Was war bislang Dein sportliches Highlight?
Highlights im Sport habe ich viele. Grundsätzlich liebe ich es, mit meinem Team auf Wettkämpfen oder in Trainingslagern zu sein und viel zu erleben und über mich selbst hinauszuwachsen.
Mein bisher größtes Highlight war aber definitiv im Mai 2024 bei den Deutschen Jahrgangsmeisterschaften, als ich über die 100 Meter Freistil Jahrgangsmeisterin wurde. Das war ein unglaublicher Moment für mich, da es nicht nur mein erster Titel, sondern auch meine erste Medaille bei den Deutschen Jahrgangsmeisterschaften war. Früher habe ich immer zu denen hochgeschaut, die da vorne standen, und mir gewünscht, selbst einmal dort zu sein. Auch wenn ich die Norm für die Jugendeuropameisterschaften um nur 0,08 Sekunden verpasst habe, war ich einfach nur glücklich. Es hat mir gezeigt, dass sich der ganze Aufwand und auch der Wechsel nach Heidelberg gelohnt haben. Ich hätte niemals gedacht, so nah an die Norm zu schwimmen.

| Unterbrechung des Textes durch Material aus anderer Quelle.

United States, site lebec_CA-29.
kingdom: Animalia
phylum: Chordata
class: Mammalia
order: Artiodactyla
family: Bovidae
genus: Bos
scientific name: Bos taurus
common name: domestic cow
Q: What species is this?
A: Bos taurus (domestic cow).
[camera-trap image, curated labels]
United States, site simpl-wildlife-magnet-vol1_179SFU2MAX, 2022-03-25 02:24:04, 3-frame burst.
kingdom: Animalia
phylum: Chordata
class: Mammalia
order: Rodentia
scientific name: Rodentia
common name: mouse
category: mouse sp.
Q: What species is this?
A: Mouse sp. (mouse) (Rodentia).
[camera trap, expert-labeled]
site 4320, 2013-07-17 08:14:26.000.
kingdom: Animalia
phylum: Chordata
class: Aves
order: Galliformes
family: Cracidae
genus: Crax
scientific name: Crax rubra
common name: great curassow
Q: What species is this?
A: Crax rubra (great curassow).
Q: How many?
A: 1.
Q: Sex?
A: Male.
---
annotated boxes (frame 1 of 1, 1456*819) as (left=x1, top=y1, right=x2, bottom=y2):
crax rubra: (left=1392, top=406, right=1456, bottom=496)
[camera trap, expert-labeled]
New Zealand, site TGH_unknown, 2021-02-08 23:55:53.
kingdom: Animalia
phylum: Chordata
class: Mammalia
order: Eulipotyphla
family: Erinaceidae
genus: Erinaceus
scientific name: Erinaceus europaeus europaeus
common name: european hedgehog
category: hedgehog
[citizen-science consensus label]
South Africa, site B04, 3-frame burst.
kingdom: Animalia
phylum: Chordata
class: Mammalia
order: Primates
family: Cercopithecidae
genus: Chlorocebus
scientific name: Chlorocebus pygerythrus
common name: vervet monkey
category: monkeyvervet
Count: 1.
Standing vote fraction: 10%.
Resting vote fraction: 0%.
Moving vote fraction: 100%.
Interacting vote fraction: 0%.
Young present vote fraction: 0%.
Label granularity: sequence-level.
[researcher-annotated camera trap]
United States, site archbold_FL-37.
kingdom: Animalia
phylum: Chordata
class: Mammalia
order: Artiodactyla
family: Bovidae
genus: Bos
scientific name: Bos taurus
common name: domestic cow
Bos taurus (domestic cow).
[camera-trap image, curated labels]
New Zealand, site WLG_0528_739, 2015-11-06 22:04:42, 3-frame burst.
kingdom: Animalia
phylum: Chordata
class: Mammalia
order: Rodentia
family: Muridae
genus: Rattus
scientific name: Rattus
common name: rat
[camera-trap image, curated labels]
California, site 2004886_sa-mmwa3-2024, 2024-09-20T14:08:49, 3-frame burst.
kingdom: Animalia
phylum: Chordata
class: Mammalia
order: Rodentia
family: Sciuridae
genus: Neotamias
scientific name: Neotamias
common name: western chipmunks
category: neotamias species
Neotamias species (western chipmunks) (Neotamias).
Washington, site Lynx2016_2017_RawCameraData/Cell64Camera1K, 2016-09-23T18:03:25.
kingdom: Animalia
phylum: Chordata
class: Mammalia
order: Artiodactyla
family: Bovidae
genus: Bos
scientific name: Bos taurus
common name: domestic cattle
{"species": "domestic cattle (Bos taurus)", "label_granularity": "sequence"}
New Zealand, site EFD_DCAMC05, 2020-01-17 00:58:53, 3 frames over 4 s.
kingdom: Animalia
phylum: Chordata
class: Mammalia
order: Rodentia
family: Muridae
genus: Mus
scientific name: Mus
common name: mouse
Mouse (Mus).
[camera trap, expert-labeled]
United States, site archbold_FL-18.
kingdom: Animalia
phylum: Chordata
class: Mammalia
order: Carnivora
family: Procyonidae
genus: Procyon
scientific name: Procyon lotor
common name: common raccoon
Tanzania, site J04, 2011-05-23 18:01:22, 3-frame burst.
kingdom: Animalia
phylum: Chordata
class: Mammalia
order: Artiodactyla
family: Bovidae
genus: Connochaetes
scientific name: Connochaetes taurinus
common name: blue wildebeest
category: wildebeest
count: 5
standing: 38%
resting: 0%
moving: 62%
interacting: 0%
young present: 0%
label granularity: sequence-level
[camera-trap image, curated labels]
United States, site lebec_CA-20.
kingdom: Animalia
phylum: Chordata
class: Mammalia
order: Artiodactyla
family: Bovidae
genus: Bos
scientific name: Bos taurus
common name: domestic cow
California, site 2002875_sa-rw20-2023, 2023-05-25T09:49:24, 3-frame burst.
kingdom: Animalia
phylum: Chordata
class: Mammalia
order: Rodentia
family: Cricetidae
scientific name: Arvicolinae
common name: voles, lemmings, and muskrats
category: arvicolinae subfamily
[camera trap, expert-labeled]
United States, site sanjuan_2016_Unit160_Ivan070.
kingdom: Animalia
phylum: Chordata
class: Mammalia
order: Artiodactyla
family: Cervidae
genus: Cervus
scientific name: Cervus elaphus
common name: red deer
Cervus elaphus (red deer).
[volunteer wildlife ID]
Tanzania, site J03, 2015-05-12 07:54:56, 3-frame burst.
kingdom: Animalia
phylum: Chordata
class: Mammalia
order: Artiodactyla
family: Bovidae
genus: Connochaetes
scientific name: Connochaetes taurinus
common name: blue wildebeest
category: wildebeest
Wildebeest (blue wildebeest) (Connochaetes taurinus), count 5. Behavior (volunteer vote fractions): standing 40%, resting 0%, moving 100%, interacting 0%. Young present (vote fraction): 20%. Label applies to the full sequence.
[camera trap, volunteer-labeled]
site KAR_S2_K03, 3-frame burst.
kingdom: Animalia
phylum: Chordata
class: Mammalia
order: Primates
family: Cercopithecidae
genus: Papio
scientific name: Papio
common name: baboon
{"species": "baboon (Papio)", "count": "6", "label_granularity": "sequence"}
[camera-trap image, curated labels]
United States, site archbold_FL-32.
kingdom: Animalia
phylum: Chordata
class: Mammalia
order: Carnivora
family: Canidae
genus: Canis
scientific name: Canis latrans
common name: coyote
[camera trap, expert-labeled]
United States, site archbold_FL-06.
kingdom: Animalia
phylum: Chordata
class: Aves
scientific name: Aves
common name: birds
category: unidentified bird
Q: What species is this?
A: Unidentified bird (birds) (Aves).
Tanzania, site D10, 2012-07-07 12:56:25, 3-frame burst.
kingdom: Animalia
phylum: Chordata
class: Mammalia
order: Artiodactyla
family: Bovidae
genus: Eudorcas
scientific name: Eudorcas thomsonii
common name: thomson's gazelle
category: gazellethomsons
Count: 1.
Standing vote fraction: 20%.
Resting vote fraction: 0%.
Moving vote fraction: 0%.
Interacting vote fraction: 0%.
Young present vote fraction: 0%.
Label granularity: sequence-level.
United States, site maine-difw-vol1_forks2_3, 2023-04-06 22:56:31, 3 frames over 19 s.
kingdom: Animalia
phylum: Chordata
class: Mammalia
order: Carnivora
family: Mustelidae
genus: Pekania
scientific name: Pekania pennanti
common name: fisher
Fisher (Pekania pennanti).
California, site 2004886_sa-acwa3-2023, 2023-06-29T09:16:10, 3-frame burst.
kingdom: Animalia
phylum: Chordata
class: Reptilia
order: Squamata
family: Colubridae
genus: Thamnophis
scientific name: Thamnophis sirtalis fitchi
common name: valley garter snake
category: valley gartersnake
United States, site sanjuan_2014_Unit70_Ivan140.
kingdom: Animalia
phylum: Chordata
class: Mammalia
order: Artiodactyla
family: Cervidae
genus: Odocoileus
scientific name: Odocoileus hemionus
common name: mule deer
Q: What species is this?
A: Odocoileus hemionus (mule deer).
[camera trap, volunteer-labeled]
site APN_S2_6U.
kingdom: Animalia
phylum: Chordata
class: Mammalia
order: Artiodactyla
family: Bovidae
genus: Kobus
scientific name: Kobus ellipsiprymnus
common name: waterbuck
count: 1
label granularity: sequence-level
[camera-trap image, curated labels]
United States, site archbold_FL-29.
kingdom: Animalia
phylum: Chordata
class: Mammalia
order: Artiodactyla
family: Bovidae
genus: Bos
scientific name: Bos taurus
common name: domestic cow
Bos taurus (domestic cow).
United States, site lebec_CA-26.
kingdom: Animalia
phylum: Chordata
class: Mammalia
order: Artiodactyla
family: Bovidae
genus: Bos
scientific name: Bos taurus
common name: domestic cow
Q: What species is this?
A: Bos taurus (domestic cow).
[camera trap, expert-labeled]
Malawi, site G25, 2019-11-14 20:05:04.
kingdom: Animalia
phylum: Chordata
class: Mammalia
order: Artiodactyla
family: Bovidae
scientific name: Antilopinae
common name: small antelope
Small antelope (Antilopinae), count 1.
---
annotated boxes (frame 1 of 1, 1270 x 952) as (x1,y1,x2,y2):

Ein weiteres Highlight war meine erste Teilnahme an einer Jugendeuropameisterschaft, die ganz besonders wurde, als ich in der 4×100-m-Freistil-Staffel gemeinsam mit den anderen auch noch zu Bronze schwamm. Da ging ein großer Traum für mich in Erfüllung.
Ein Blick in die Zukunft: Was sind Deine nächsten, was die größten sportlichen Ziele?
Ich bin eigentlich jemand, der Schritt für Schritt denkt und sich eher kleinere, realistische Ziele setzt. Mir ist es wichtig, immer mein Bestes zu geben – und dann zu schauen, was möglich ist.
Trotzdem braucht man auch große Ziele, denn ohne sie würde die Motivation einfach fehlen. Langfristig möchte ich auch im Erwachsenenbereich den Sprung auf die internationale Bühne schaffen. Und wenn man schon am Olympiastützpunkt trainiert, gehört der Traum von Olympia natürlich dazu. Paris 2024 hat auf jeden Fall nochmal richtig Lust gemacht, alles zu geben und irgendwann selbst dabei zu sein.